Эта еда называлась слатур. Ее придумали жителями Исланда – Страны Льдов. Слатур тоже был знаком Мораву, потому что иногда его готовила мать. И он Мораву нравился, хотя слатур больше предназначался отцу. Мать смешивала овечью кровь, нарезанные маленькими кусочками внутренности овцы, добавляла в смесь мелко нарезанный лук, дробленый орех, острые приправы, соль, а также особый вид мха и различные целебные травы и растения, перетирая их до состояния кашицы, и укладывала этот фарш в мешочек из почищенного изнутри овечьего желудка, края которого она сшивала деревянной иглой. Но жарила мать свое произведение не на коровьем масле, а на медвежьем жиру. Слатур (или «живая колбаса», как еще называли эту еду) считался возбуждающим средством, и викинги верили, что мужчины, отведавшие его, становятся в постели более резвыми.

В тверди русы не разводили овец; собственно, как и других домашних птиц и животных, за исключением кур и немногочисленных лошадей. Всю домашнюю живность, в том числе и племенных жеребцов, покупали осенью, на больших торгах, у окрестных племен, или привозили по морю от данов и свеев в специально оборудованных стругах.

Морав постарался как можно быстрее пройти участок торжища, где продавали еду, хотя в толчее это было непросто. Кое-где дымились костры, и горячая пища привлекала к себе вкусными запахами. Очаги были сооружены на скорую руку, котлы не помнили, когда их последний раз мыли и отскребали от копоти, тем не менее голодный люд не обращал внимания на такие мелочи.

Конечно, разные похлебки едали в основном малосостоятельные викинги.
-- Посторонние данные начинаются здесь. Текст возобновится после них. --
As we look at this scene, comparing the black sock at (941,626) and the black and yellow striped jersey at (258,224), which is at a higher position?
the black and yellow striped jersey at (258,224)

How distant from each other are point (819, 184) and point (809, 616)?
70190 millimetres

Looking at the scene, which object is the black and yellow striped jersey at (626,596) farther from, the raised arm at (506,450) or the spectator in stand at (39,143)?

Для них были предназначены и вареные бараньи головы. Но больше и покупатели, и проголодавшиеся торговцы налегали на рыбу, запеченную на вертеле, и на сельдь в разных видах – соленую, вяленую, маринованную и квашеную. Они пожирали ее вместе с хрустящими ячменными лепешками с таким аппетитом, что даже у Морава потекли слюнки, хотя после сытного завтрака у Горма есть ему совершенно не хотелось.

Как-то так получилось, что Морав, пытаясь убраться подальше от дразнящих запахов еды, неожиданно для себя попал в ту часть слисторпского торжища, где продавали рабов. В отличие от викингов торговля людьми ему претила. Собственно говоря, русы этим делом мало промышляли. Даже нападая на другие племена, они ограничивались лишь грабежом поселений, но людей в полон не брали, мудро рассуждая, что незачем без толку резать кур, которые несут яйца. Ведь потом не с кем будет сражаться и пополнять за счет войны свои запасы. Хотя, конечно, при захвате купеческих судов русы захватывали пленных, которых потом сбывали (притом недорого) данам. Не пропадать же добру…
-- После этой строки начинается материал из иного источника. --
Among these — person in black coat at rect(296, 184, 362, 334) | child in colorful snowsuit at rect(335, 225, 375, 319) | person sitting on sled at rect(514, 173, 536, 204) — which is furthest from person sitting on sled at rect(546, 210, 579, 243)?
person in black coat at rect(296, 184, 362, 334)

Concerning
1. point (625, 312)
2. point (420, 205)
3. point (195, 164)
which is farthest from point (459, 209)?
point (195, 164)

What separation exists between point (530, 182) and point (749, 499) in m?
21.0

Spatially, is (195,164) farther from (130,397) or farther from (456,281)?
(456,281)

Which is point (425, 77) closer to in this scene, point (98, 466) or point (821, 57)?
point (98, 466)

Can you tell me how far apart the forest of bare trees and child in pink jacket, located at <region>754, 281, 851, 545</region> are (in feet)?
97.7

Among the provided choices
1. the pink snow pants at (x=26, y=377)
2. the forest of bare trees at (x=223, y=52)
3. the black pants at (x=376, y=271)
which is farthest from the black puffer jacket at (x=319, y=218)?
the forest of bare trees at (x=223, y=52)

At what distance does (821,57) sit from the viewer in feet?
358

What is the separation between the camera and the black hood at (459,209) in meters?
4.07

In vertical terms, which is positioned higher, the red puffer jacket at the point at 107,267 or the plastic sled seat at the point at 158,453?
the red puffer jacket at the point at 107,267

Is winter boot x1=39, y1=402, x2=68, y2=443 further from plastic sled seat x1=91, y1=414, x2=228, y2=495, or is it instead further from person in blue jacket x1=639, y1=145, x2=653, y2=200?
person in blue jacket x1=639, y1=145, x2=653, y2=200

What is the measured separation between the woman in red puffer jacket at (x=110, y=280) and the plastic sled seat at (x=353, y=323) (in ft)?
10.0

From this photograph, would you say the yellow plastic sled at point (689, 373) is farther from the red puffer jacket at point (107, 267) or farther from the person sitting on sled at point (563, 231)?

Пленников на торжище толпилось много. Видимо, походы варягов в этом году были удачными. Несчастные мрачно смотрели в землю и поднимали головы только тогда, когда покупатель приказывал открыть рот, чтобы посмотреть состояние зубов. Даже один гнилой зуб снижал цену будущего раба, не говоря уже о прочих телесных изъянах. Раба, который не заинтересовал покупателей и впоследствии станет обузой торговцу, после торгов могли даже убить, как ослабевшего коня или пса. Пленников продавали как любой другой скот, совершенно не интересуясь, что они при этом чувствовали. Морав ускорил шаг и постарался побыстрее пройти мимо скорбного места.

Наконец он добрался до того участка торжища, куда и стремился. Здесь торговали заморские гости. Когда Морав увидел то, что они продавали, глаза у него разбежались в разные стороны. Там было на что посмотреть. Для гостьбы заморские купцы устанавливали шатры (с приподнятым передним пологом для лучшего обзора товаров), чтобы непогода не повредила ценные вещи. В палатках менял с приятным звоном шелестело серебро из Куфа[105] – дирхемы, самые желанные деньги для любого купца. Из жадных рук менял в не менее жадные руки богатых торговцев переходили германские денарии (чеканенные из серебра, добытого в Гарце), пенни англосаксов, златники и сребреники русов, а также скеаты[106] викингов, которые чеканились в Слисторпе.

105

Серебро из Куфа – древние монеты, изготовленные из серебра или золота, на которых имелись надписи куфическим шрифтом, разработанным в медресе г. Куфа. Датированы они VII-ХI вв. и выпускались правителями восточных государств – халифами.

106

Скеат – щит (англосакс.). Скеаты викингов – подражание монетам англосаксов. Скеат – это прародитель брактеата, средневековой пфенниговой монеты, чеканенной штемпелем лишь с одной стороны из тонкой серебряной пластинки.